**REQUIRED WORK**
(A) Using the boxing report, decide whether each statement agrees with it: (i) Groves won by a unanimous points decision; (ii) Callum Smith is a German fighter; (iii) McGuigan believes the injury happened about 50 seconds into the last round. Answer yes or no for each, and quote the deciding words of the report.
(B) From the boxing report, extract word for word the passage from "The final will" to "that information yet.".

George Groves says he is “confident” he will fight in the World Boxing Super Series final on 2 June after suffering a a dislocated shoulder in the last round of his win against Chris Eubank Jr on Saturday.
Groves retained his WBA title and added the much maligned IBO super-middleweight strap to his collection with a unanimous points win. Groves moves to 28-3, 20 KOs with the judges calling it 115-113, 116-112, and 117-112. BLH had it 117-111 for Groves.
But “Saint George” was taken to hospital with a suspected dislocated shoulder straight after the bout.
Speaking to BBC Radio 5 Live, Groves said:
”If the date needs to be changed I’m sure the tournament would decide it is better to delay it to get me into the final because it wouldn’t be the same.”
The final will be against either fellow Briton Callum Smith or Jurgen Brahmer of Germany.
”It is vitally important to me in my boxing career to go on and achieve what is now the dream of winning the World Boxing Super Series,” continued Groves.
”I’ve worked so hard. I’ve had two big fights to get into the final. I need to go and see the specialist to find out what the recovery time is.”
“That said, 2 June might still work. We haven’t had that information yet.
”The shoulder feels great after being put back in place. I’m confident that I will be challenging for the Muhammad Ali trophy. This is going to be my trophy - I want it.”
Shane McGuigan, Groves’ trainer, described his fighter’s injury as “a massive concern for the tournament” and explained that the 29-year-old’s “health is paramount”.
On Sunday, 29-year-old Groves posted on social media that there would be a “medical update on the shoulder coming soon”.
World Boxing Super Series promoter Kalle Sauerland confirmed British fighter Eubank Jr would be “on the list” to take Groves’ place in the final.
”We have a scope for when the tournament has to be completed,” Sauerland added.
”We are hopeful. With those type of injuries he could train quickly again, but no-one knows until it’s been diagnosed by an expert.”
In securing his place in the tournament final, Groves produced a composed display to keep Eubank Jr at distance, forcing the 28-year-old swing with an air desperation as the fight drew to a thrilling close.
”He said it felt like it came out,” said McGuigan.
”I think it happened maybe 50 seconds into the last round. There was no towel going in when you’re so far up on points. He was always going to be able to survive the last two minutes.
”Eubank Jr was so fatigued because he’d been hurt, so he wasn’t able to find the finishing touches - George was fully in control.”

**DATA SHOWN**

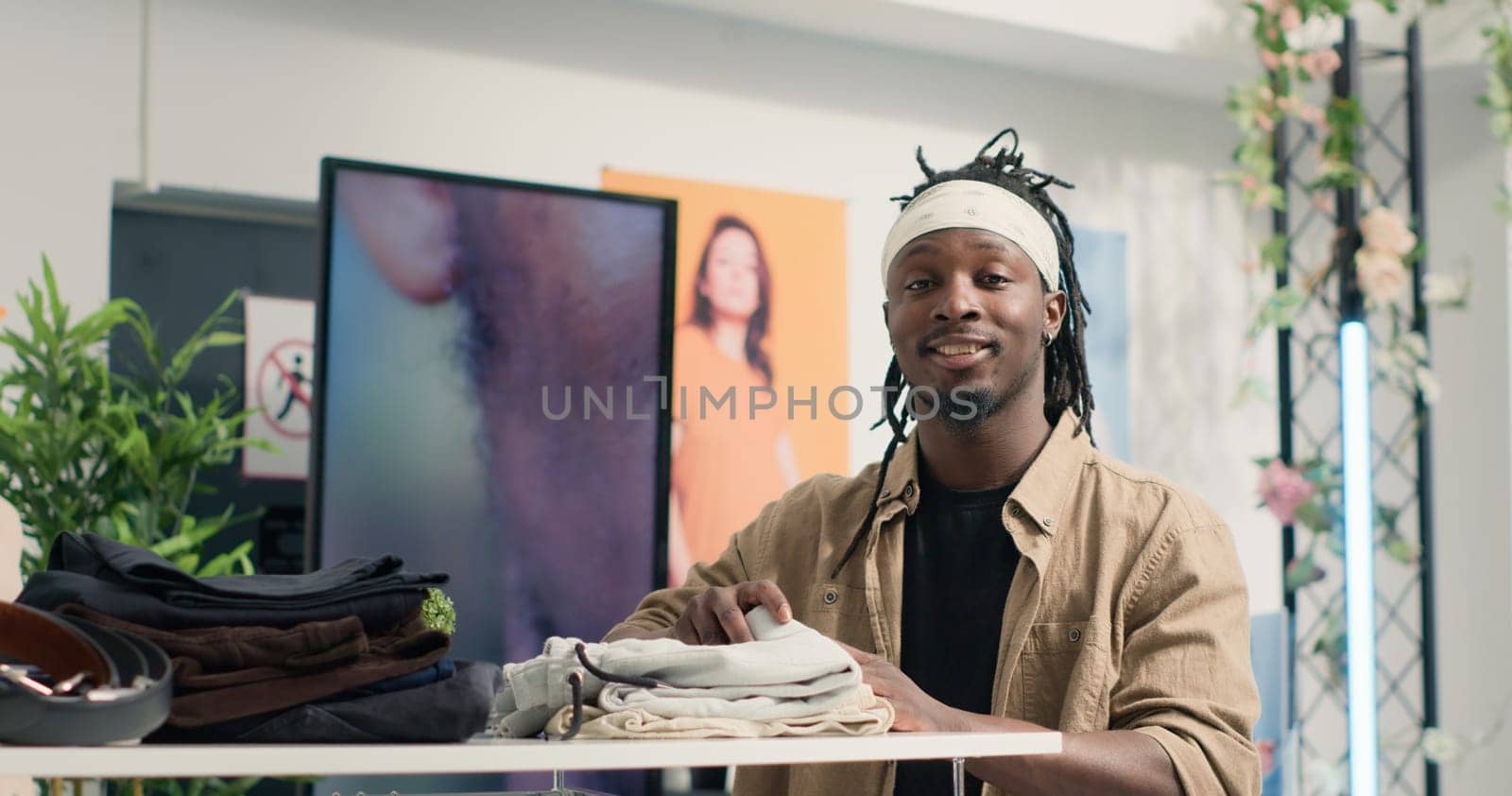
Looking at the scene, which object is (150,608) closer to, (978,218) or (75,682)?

**ANSWER SET**
(A)
(i) Yes: "with a unanimous points win."
(ii) No: "either fellow Briton Callum Smith or Jurgen Brahmer of Germany."
(iii) Yes: "I think it happened maybe 50 seconds into the last round."

(B)
The final will be against either fellow Briton Callum Smith or Jurgen Brahmer of Germany.
”It is vitally important to me in my boxing career to go on and achieve what is now the dream of winning the World Boxing Super Series,” continued Groves.
”I’ve worked so hard. I’ve had two big fights to get into the final. I need to go and see the specialist to find out what the recovery time is.”
“That said, 2 June might still work. We haven’t had that information yet.